The game’s visuals may seem basic and childish at first, but the intensely colourful art style and detailed creature designs give the environments a warm and inviting atmosphere that will charm even the most cold-hearted of gamers.

Let’s Go also excels in its sound de­sign – the soundtrack is phenomenal, and hearing tunes first heard as beeps and boops on a GameBoy two decades ago remade and fully brought to life on a modern sound system is almost too nostalgic to bear.

Let’s Go Pikachu and Let’s Go Eevee are for the most part exactly the same game, and your choice will largely be based on which of the titu­lar characters you want to start your journey with. Aside from this Pikachu or Eevee starter choice, the games dif­fer in a handful of Pokémon who are exclusive to each game. This forces you to get social and trade creatures with a friend who has the other version, either by local Bluetooth or over the internet.

You can also battle other real life trainers online, increasing the potential playtime of the game well beyond finish­ing the main story. Fans of Pokémon Go on mobile will be delighted to hear that they can even send Pokémon from their phone to their Switch via Bluetooth.

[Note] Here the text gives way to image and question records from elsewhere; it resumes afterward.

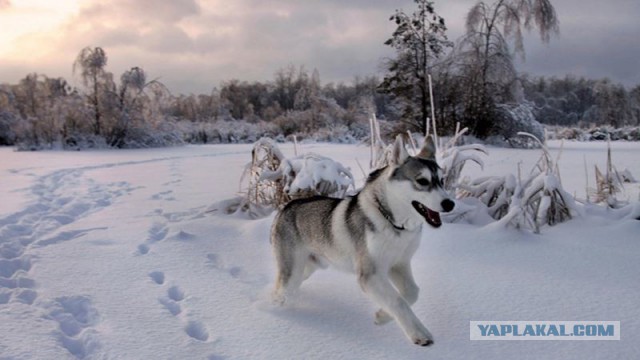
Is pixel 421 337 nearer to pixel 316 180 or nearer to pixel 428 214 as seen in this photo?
pixel 428 214

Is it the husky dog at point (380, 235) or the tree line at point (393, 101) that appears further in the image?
the tree line at point (393, 101)

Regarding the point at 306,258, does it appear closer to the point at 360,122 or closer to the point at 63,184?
the point at 63,184

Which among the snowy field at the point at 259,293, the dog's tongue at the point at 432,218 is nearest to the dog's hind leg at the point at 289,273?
the snowy field at the point at 259,293

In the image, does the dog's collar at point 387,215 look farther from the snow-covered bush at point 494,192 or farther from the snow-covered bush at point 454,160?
the snow-covered bush at point 454,160

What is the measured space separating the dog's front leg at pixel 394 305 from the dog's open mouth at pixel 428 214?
0.41 m

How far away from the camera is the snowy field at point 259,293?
266cm

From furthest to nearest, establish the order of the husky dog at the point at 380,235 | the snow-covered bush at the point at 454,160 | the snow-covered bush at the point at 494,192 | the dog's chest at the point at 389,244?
the snow-covered bush at the point at 454,160
the snow-covered bush at the point at 494,192
the dog's chest at the point at 389,244
the husky dog at the point at 380,235

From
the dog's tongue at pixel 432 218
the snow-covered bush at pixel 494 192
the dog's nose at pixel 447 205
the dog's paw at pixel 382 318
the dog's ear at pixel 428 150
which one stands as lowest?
the dog's paw at pixel 382 318

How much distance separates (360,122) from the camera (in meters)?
37.6

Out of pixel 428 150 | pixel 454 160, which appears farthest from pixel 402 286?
pixel 454 160

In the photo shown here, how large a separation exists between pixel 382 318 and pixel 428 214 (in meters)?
0.71

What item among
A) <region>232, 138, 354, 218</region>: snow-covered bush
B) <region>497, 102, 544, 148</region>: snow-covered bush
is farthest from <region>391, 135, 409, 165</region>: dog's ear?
<region>497, 102, 544, 148</region>: snow-covered bush

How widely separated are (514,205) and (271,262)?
2.35m

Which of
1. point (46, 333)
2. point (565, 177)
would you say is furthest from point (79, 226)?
point (565, 177)
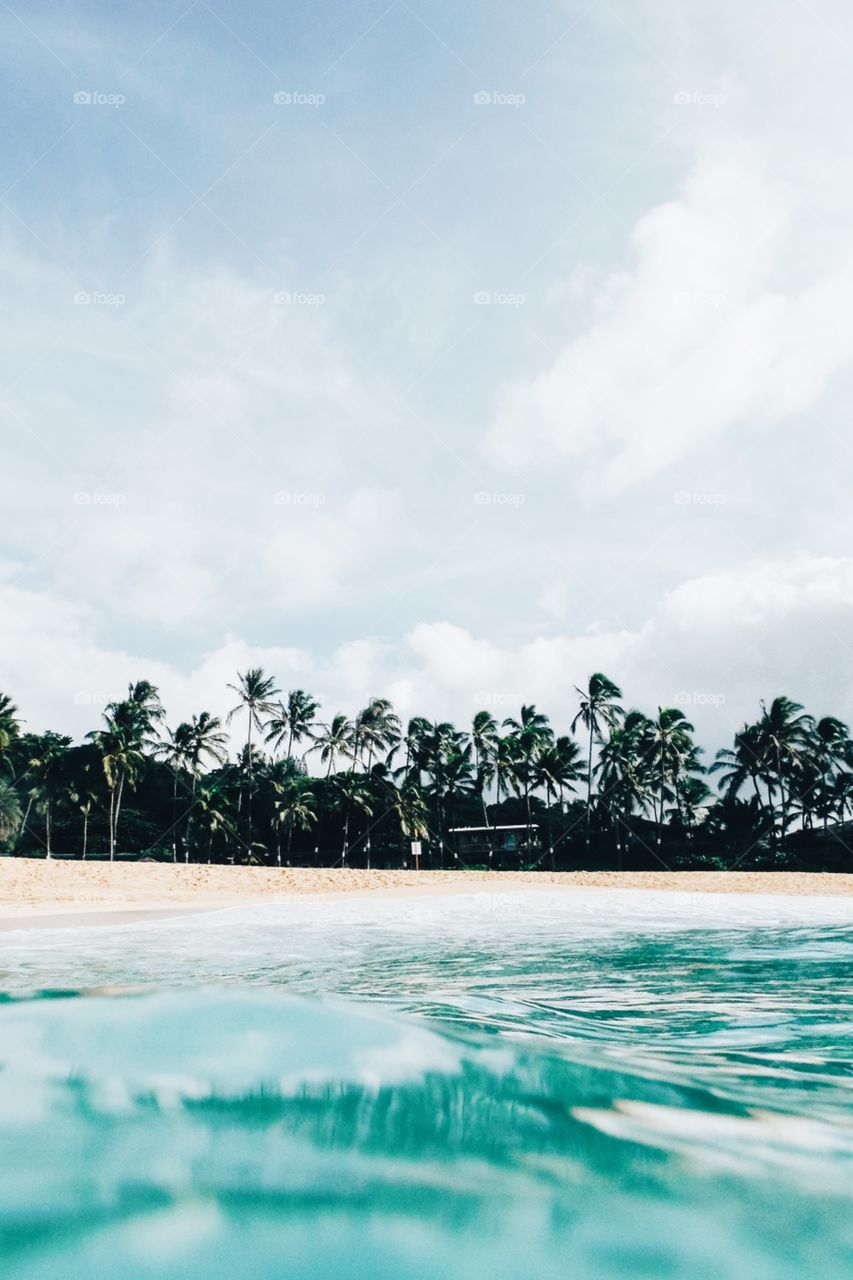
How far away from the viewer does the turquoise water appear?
1732mm

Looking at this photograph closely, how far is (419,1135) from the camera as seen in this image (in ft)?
7.58

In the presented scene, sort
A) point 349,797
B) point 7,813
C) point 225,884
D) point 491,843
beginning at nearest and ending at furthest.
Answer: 1. point 225,884
2. point 7,813
3. point 349,797
4. point 491,843

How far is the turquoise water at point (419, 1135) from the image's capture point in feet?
5.68

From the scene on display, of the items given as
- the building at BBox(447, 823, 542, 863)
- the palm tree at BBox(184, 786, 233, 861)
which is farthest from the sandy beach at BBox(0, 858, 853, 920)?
the palm tree at BBox(184, 786, 233, 861)

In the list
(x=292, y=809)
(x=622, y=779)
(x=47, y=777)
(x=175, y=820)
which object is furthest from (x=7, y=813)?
(x=622, y=779)

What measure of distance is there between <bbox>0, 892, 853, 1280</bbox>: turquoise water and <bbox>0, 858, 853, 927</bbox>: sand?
10540mm

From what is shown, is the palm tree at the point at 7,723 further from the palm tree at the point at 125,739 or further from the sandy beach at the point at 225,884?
the sandy beach at the point at 225,884

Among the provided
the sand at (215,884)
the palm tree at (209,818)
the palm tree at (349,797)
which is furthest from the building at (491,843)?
the sand at (215,884)

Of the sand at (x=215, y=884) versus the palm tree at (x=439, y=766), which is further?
the palm tree at (x=439, y=766)

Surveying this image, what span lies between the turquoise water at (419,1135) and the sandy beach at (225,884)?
37.2 feet

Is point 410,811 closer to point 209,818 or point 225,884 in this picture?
point 209,818

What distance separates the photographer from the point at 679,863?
44.9m

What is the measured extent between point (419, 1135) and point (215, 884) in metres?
25.5

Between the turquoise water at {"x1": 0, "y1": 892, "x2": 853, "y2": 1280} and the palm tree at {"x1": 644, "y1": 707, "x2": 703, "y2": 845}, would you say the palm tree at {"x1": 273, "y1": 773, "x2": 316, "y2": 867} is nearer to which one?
the palm tree at {"x1": 644, "y1": 707, "x2": 703, "y2": 845}
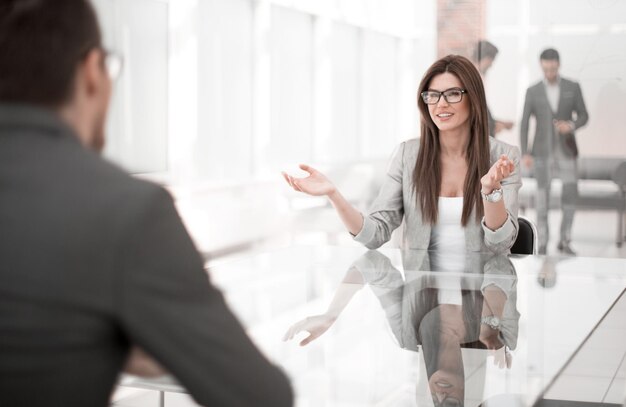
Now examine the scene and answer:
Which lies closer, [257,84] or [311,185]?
Result: [311,185]

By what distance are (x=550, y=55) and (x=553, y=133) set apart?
56 centimetres

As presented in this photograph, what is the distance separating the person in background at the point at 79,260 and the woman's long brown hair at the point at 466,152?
2608 mm

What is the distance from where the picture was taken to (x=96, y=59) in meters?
0.89

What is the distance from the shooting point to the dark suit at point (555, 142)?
6801 millimetres

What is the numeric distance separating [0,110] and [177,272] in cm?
22

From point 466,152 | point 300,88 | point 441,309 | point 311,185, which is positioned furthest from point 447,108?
point 300,88

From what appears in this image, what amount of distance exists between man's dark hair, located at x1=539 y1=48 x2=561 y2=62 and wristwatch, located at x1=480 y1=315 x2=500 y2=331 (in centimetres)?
494

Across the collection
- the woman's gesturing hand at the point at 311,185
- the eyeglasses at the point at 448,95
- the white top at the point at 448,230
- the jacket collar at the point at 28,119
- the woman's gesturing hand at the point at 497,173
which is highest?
the eyeglasses at the point at 448,95

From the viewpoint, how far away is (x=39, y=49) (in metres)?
0.85

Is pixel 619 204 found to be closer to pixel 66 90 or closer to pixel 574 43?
pixel 574 43

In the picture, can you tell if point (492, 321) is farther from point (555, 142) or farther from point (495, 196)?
point (555, 142)

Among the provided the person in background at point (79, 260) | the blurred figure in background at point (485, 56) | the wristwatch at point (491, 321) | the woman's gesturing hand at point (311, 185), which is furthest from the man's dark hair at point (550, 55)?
the person in background at point (79, 260)

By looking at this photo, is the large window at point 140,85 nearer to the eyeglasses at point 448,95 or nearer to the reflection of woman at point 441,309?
the eyeglasses at point 448,95

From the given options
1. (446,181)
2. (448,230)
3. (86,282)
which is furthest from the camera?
(446,181)
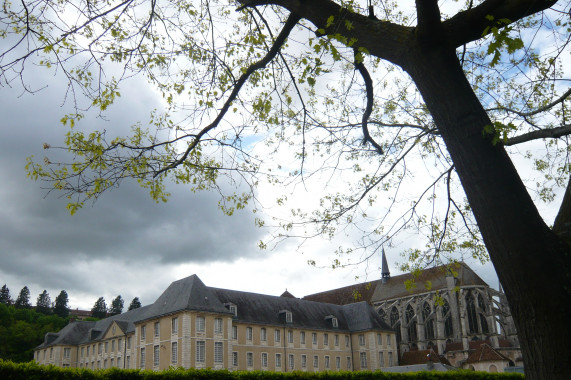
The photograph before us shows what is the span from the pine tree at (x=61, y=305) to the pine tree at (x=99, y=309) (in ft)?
18.0

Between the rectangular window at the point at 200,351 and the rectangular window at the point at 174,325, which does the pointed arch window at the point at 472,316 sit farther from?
the rectangular window at the point at 174,325

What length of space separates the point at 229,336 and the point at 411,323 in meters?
27.9

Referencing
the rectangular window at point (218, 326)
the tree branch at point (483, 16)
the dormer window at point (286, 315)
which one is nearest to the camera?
the tree branch at point (483, 16)

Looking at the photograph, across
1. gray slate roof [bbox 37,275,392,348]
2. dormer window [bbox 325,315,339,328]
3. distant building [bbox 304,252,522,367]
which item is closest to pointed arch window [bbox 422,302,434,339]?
distant building [bbox 304,252,522,367]

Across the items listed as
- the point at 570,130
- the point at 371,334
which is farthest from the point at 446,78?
the point at 371,334

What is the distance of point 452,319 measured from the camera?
176 feet

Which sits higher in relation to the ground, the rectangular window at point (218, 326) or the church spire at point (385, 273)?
the church spire at point (385, 273)

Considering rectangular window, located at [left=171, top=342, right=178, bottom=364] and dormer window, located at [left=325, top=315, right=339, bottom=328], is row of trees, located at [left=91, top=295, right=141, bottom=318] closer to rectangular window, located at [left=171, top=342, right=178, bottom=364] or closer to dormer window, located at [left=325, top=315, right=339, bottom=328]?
dormer window, located at [left=325, top=315, right=339, bottom=328]

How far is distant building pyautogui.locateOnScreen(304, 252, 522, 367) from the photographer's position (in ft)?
163

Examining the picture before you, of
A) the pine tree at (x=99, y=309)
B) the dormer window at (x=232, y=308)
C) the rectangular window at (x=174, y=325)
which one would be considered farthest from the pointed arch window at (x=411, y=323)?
the pine tree at (x=99, y=309)

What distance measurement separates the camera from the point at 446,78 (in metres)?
3.26

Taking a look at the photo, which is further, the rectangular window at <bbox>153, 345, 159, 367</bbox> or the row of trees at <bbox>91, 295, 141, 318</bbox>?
the row of trees at <bbox>91, 295, 141, 318</bbox>

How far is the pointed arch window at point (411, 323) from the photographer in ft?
186

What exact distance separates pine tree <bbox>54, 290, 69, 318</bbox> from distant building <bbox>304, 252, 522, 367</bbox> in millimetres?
69355
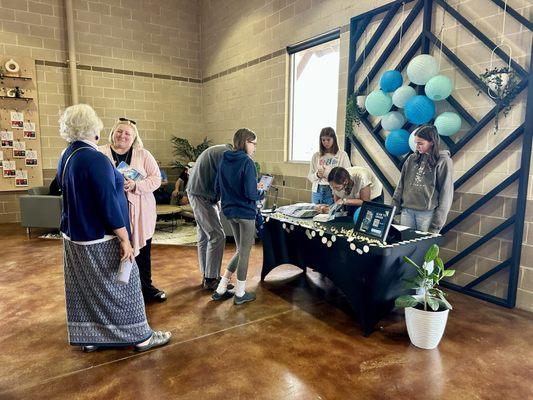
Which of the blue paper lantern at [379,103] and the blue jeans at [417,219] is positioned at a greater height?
the blue paper lantern at [379,103]

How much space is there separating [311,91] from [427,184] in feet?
8.92

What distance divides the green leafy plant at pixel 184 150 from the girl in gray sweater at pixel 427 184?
4.95 meters

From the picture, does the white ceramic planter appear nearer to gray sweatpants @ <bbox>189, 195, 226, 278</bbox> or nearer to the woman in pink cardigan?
gray sweatpants @ <bbox>189, 195, 226, 278</bbox>

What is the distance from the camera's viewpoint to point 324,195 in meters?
4.12

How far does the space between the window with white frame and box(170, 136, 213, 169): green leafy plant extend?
8.22 ft

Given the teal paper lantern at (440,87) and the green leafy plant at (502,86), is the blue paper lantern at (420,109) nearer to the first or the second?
the teal paper lantern at (440,87)

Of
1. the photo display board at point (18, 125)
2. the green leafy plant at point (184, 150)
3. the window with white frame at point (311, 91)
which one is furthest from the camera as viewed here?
the green leafy plant at point (184, 150)

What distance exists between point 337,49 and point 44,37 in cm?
493

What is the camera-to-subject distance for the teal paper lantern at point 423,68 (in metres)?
3.42

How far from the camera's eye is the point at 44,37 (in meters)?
6.35

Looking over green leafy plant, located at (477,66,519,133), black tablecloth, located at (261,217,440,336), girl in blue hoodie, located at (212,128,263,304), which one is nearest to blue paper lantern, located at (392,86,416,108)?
green leafy plant, located at (477,66,519,133)

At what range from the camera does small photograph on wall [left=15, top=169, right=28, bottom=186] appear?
250 inches

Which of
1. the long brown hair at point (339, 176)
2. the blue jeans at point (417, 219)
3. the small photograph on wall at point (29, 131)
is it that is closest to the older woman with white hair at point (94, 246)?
the long brown hair at point (339, 176)

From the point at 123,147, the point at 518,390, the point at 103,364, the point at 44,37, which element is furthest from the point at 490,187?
the point at 44,37
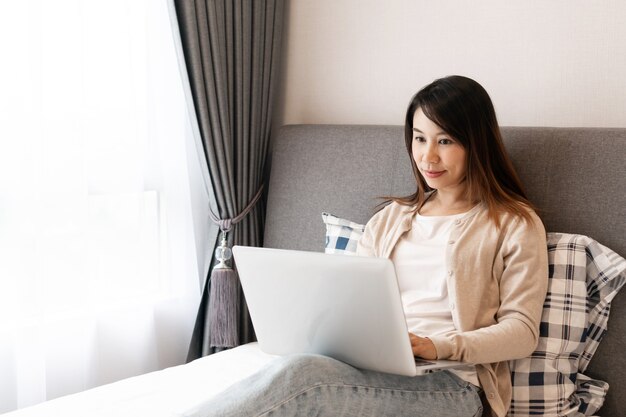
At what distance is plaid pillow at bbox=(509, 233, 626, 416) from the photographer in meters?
1.78

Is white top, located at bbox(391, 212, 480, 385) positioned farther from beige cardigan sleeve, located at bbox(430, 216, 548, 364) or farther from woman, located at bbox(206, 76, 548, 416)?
beige cardigan sleeve, located at bbox(430, 216, 548, 364)

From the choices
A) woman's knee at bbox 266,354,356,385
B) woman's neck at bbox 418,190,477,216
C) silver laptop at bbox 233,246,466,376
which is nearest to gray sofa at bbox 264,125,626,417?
woman's neck at bbox 418,190,477,216

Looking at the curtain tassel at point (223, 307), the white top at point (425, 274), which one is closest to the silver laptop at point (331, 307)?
the white top at point (425, 274)

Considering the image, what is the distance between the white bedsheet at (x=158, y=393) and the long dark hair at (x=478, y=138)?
814 millimetres

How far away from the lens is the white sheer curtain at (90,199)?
2.15 metres

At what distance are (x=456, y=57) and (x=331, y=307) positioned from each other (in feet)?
3.49

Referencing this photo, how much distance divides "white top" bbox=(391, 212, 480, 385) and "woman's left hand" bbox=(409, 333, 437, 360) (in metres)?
0.14

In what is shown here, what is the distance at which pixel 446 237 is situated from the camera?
75.9 inches

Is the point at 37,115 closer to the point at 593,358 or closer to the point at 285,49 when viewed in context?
the point at 285,49

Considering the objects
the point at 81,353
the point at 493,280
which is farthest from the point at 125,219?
the point at 493,280

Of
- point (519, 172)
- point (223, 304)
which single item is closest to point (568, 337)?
point (519, 172)

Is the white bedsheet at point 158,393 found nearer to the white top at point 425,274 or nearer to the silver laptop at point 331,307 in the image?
the silver laptop at point 331,307

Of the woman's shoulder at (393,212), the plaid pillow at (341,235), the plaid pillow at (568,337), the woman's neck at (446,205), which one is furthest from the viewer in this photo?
the plaid pillow at (341,235)

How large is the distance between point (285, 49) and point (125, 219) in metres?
0.89
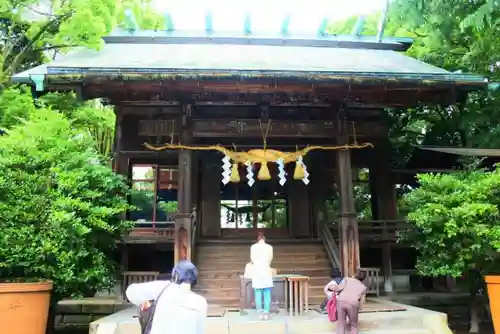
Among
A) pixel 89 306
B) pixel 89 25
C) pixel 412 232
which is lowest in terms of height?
pixel 89 306

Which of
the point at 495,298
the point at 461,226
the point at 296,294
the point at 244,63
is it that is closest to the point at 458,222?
the point at 461,226

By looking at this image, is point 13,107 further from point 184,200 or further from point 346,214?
Result: point 346,214

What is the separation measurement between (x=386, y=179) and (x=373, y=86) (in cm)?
467

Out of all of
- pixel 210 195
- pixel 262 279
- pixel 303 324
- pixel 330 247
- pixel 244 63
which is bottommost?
pixel 303 324

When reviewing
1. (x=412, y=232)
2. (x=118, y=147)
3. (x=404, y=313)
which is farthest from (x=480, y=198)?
(x=118, y=147)

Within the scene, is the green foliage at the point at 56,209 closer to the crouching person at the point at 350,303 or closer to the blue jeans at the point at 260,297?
the blue jeans at the point at 260,297

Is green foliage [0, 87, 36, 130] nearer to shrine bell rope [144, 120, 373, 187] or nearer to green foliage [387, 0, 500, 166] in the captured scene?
shrine bell rope [144, 120, 373, 187]

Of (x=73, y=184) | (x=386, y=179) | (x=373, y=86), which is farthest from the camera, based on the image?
(x=386, y=179)

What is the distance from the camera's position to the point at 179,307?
330 centimetres

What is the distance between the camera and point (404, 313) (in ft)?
26.3

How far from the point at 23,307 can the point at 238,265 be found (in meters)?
5.53

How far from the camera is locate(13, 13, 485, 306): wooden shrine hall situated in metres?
9.66

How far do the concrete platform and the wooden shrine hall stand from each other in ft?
7.04

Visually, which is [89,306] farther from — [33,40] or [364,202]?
[364,202]
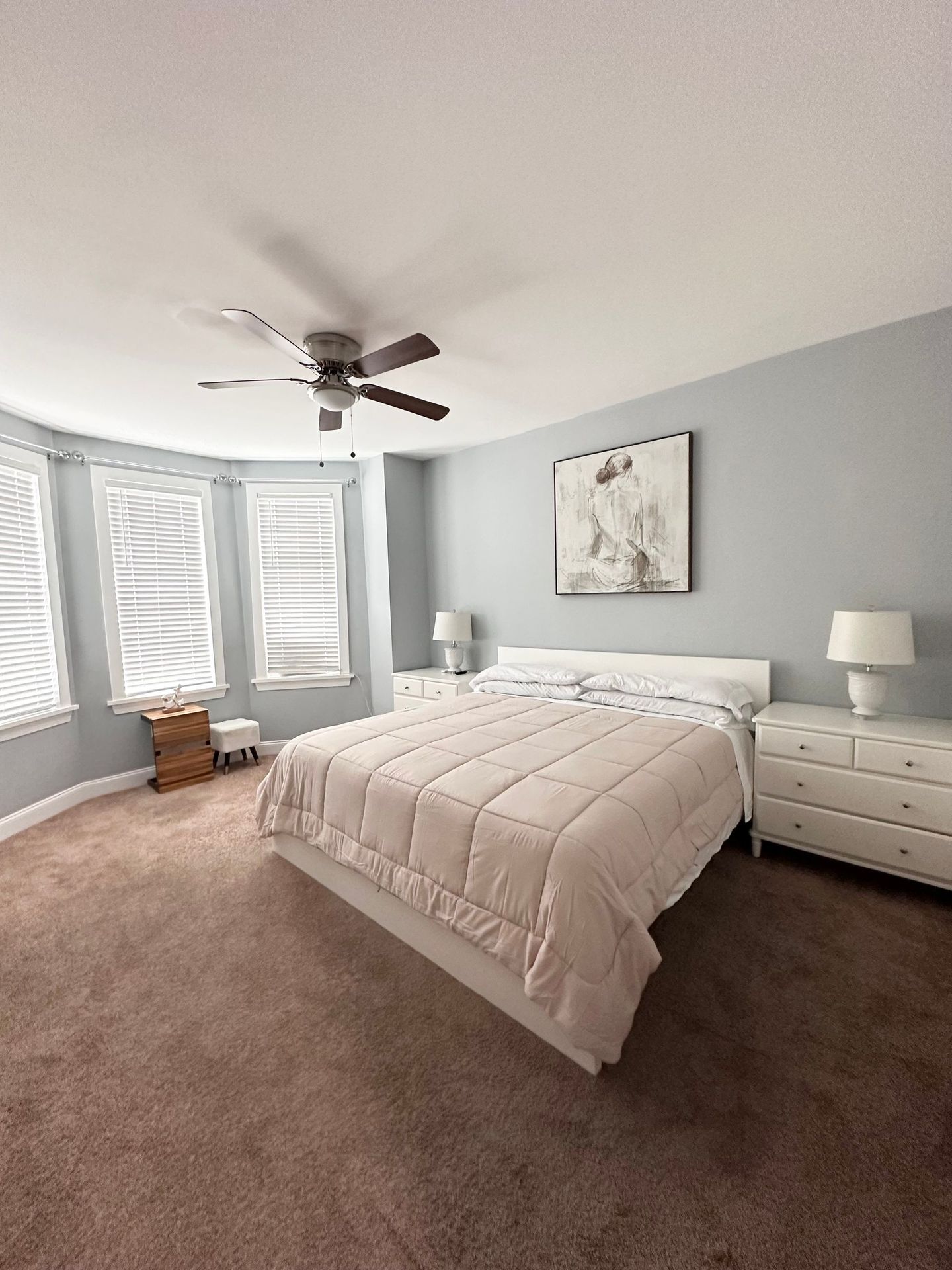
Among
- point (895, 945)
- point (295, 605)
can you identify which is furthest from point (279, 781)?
point (895, 945)

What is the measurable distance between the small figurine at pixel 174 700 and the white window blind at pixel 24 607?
0.72m

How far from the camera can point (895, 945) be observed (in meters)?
2.10

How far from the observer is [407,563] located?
489 centimetres

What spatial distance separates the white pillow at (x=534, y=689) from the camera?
3527 millimetres

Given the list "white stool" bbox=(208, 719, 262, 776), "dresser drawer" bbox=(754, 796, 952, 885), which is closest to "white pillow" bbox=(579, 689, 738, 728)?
"dresser drawer" bbox=(754, 796, 952, 885)

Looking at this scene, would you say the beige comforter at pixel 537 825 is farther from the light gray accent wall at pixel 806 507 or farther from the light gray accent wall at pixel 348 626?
the light gray accent wall at pixel 348 626

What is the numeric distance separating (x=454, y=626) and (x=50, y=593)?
9.79 feet

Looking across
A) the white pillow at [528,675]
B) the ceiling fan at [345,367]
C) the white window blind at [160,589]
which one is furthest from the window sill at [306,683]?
the ceiling fan at [345,367]

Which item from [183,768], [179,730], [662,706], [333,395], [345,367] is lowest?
[183,768]

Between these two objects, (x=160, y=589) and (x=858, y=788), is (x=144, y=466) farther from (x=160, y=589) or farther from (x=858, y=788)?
(x=858, y=788)

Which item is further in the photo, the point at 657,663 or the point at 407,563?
the point at 407,563

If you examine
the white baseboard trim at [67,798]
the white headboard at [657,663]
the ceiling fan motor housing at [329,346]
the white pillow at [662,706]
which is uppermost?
the ceiling fan motor housing at [329,346]

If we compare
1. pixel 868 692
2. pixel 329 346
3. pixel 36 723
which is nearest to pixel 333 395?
pixel 329 346

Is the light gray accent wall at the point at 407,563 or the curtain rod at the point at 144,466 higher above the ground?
the curtain rod at the point at 144,466
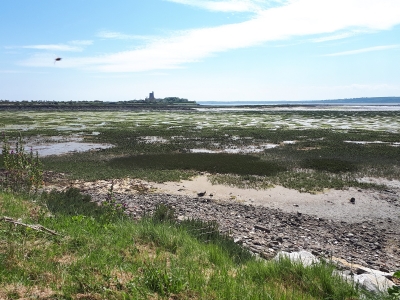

In Pokémon Let’s Go, Game Freak has succeeded in delivering a game which appeals to hardcore fans whilst becoming more accessible to casual gamers and the next generation of players. Despite some disappointing issues with motion controls, the game delivers on its promise of comfort­ably easing new players into the world of Pokémon without sacrificing the complexity and challenge craved by es­tablished Pokémaniacs.


Chris Brown is a perpetual manchild attempting to pass off playing video games as a real hobby. Originally from England, Chris has been living and working in Phuket for four years.